Selected extract -
# What's funny to you ?



## vandj (Jun 21, 2012)

What's the funniest thing that has happened to you, while someone was taking care of your chickens?

Mine, I had an older man feed my chickens for 3 days while I was at the Farmers Market Managers meeting. I have 4 rock eggs, they look just like a large brown egg. He took them all home. I got back and saw they were gone so I called him and ask if he had any real heavy eggs? He informed me he did and they wouldn't crack either. When he brought them back he was looking sort of sheepish.


----------



## Apyl (Jun 20, 2012)

Poor guy lol


----------



## 7chicks (Jun 29, 2012)

That's hilarious! Only one who cares for my "kids" when I'm gone is the hubby. He's as particular as I about taking care of them ourselves since we don't have any around us that we know we could count on. Only person I'd trust nearby is my neighbor. Unfortunately she is petrified of birds - even my sweet girls.


----------



## fuzziebutt (Aug 7, 2012)

My stepmother, who is a dumb as a box of rocks, fed my chickens while we went to the Gulf for a few days. When we got back, she told me that she heard that they like corn for a treat, so she opened and brought a can of corn each day for them. They loved it.


----------

Directive -
Translate this sentence from the thread about chicken-sitting stories into Spanish: "Only person I'd trust nearby is my neighbor." The material is not needed.

Rows -
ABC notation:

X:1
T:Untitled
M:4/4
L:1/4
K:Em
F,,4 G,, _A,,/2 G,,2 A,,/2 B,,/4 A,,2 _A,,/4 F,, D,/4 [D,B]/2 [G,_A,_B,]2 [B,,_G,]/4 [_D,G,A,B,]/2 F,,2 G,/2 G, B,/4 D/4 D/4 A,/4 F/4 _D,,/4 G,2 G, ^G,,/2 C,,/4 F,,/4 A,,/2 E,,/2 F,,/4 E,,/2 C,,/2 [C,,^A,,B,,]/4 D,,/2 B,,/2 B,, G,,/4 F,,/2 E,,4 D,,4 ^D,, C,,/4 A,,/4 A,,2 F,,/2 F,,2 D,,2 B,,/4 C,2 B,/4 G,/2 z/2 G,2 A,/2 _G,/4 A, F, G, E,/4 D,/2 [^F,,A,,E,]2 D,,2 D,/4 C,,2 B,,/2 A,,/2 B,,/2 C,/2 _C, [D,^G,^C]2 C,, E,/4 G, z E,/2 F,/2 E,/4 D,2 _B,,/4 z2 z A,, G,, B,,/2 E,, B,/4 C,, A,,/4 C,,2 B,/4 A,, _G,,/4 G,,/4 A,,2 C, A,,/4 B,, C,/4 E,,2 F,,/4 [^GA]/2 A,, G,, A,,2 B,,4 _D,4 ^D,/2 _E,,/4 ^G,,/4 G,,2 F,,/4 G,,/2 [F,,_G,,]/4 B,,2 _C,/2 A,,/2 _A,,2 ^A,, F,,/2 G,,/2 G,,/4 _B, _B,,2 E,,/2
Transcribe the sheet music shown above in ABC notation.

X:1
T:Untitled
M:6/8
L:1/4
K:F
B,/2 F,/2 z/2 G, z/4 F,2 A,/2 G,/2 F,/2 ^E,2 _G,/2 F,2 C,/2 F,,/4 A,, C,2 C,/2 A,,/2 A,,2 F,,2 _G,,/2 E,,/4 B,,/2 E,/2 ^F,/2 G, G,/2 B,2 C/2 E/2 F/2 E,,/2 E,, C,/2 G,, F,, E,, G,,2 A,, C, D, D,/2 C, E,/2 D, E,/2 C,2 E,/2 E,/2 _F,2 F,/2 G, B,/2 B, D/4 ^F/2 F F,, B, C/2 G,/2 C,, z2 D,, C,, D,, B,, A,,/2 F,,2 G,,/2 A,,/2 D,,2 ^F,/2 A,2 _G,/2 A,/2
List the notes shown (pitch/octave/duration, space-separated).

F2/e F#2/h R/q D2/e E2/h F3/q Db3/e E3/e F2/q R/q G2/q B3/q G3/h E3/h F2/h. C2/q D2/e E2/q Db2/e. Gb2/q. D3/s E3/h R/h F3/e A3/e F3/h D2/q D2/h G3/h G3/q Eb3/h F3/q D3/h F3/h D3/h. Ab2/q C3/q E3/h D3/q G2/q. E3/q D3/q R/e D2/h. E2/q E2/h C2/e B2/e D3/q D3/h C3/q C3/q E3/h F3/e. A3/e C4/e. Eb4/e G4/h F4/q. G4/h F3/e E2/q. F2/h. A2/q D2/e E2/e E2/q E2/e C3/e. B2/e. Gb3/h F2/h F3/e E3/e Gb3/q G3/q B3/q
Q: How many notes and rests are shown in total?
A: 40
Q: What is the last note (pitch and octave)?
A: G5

Task output -
La única persona cercana en quien confiaría es mi vecina.